What to do:
1. List every distinct personal name in the account of Haas's offer to Busch, each once, in order of first appearance.
2. Resume the account of Haas's offer to Busch after its last sentence.

Extracted text:
########################################
By the time Haas got a chance to talk to Stewart in depth, he'd already made Busch an offer.
"When
I finally did talk to (Stewart), he was saying, 'Maybe we should wait a
little while,'" Haas said. "I think he
actually said, 'You need to wait a while.' I kind of made an offer to
Kurt here, I don't know if he's going to take it or not, and if he takes
it, I'm not backing down. That's where we were.
"About
a week later, Tony said, 'Okay, all right.' What are you going to
do? Don't have much choice. It's a series
of events. Chance meeting Kurt at the General Motors dinner, Tony being
incapacitated where I couldn't talk to him. I wanted to do something. I
stepped up and said I would fund it.
"It's very difficult to find a sponsor in less than 24 hours. So we did that, too. We did a lot of stuff. That's why
we're here today."
########################################
Given records:
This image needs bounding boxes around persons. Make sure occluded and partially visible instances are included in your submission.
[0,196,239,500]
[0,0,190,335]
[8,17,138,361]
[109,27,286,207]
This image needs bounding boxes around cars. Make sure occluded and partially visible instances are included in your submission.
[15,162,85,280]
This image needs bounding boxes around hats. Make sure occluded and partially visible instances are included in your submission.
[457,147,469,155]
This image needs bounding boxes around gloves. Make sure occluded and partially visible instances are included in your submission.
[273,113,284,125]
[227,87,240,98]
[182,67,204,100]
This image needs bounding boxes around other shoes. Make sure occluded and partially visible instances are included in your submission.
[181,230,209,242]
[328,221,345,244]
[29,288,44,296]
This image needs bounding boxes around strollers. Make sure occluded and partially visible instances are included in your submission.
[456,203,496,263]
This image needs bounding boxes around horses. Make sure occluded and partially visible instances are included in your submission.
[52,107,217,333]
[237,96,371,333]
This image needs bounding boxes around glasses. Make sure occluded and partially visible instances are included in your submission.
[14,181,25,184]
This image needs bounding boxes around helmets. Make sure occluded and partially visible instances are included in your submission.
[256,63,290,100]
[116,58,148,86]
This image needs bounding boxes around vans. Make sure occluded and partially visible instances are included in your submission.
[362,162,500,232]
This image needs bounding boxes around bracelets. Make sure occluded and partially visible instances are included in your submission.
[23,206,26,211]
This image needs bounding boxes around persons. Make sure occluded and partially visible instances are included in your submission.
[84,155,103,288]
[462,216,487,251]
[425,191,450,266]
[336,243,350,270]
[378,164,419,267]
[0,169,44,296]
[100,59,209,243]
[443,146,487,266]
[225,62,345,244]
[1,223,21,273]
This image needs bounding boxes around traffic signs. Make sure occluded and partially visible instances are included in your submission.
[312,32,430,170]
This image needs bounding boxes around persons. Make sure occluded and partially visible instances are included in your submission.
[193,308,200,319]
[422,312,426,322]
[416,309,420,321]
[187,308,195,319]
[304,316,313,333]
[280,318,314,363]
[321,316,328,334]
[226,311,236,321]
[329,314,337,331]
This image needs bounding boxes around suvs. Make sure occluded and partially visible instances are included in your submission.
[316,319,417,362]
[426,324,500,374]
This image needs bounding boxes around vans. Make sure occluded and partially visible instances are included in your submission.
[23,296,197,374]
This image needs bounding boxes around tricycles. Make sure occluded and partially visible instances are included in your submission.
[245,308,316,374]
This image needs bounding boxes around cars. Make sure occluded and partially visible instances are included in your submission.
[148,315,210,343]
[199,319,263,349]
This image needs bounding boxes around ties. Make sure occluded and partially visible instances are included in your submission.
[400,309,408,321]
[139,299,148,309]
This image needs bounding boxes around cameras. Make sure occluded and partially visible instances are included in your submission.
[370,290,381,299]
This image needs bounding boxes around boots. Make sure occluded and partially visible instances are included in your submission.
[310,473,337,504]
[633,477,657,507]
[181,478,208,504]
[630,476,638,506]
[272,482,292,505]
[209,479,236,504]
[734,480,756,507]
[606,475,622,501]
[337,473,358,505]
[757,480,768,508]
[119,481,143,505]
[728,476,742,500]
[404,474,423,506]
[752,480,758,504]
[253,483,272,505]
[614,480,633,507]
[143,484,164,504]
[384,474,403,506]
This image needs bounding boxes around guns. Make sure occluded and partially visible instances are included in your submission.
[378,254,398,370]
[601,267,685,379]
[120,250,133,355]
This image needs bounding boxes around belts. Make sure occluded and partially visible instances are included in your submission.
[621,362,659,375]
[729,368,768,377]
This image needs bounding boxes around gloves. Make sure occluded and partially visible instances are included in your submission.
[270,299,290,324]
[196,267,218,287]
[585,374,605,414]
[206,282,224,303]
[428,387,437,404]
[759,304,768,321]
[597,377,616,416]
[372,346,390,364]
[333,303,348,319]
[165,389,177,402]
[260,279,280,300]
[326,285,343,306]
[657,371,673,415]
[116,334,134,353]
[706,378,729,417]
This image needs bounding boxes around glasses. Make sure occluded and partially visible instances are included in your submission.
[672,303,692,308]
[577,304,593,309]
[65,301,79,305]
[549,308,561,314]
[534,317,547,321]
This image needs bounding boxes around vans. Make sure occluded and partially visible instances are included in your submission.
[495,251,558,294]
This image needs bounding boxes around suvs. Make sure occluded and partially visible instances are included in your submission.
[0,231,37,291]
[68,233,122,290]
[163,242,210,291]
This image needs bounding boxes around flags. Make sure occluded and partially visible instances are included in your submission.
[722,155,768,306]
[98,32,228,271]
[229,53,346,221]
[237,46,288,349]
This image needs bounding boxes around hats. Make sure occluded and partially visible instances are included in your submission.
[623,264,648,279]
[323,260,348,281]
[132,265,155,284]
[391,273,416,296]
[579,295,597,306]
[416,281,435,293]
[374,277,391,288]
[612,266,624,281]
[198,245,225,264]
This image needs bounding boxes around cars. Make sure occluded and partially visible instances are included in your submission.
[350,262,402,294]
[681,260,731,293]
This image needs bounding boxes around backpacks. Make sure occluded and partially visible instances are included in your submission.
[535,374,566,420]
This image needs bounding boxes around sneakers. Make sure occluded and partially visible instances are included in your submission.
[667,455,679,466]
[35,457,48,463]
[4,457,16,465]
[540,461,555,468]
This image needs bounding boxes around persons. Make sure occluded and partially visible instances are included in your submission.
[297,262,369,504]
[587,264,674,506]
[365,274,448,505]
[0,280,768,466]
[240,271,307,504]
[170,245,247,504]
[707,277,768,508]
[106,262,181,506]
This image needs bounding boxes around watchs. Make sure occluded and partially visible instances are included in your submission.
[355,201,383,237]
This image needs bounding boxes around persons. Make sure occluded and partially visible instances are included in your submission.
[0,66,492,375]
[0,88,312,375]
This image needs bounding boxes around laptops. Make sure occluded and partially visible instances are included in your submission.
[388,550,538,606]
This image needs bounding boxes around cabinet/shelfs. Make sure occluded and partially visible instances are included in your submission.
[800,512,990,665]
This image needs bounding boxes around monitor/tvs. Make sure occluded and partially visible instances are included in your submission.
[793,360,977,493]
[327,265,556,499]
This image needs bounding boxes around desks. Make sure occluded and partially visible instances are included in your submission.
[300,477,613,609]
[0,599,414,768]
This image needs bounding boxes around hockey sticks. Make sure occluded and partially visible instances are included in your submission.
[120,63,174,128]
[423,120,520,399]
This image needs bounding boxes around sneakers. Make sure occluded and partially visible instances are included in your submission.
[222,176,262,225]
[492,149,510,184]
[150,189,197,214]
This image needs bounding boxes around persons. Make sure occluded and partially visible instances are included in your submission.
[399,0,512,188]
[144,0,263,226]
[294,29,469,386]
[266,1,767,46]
########################################
Task answers:
1. Haas, Stewart, Busch, Kurt, Tony

2.
SHR
will expand its physical plant with a new building on 30 acres the
organization already owns. It will be competition
director Greg Zipadelli's task to oversee the new car builds -- and to
try to find a balance among four extremely competitive drivers.
"We
built a rubber room upstairs -- that's the first thing we did,"
Zipadelli quipped. "When you have four passionate
drivers, I would much rather deal with that than to try to figure out
how to get them going. You're born with that. The competitiveness that
these guys have, that's what you need in this sport."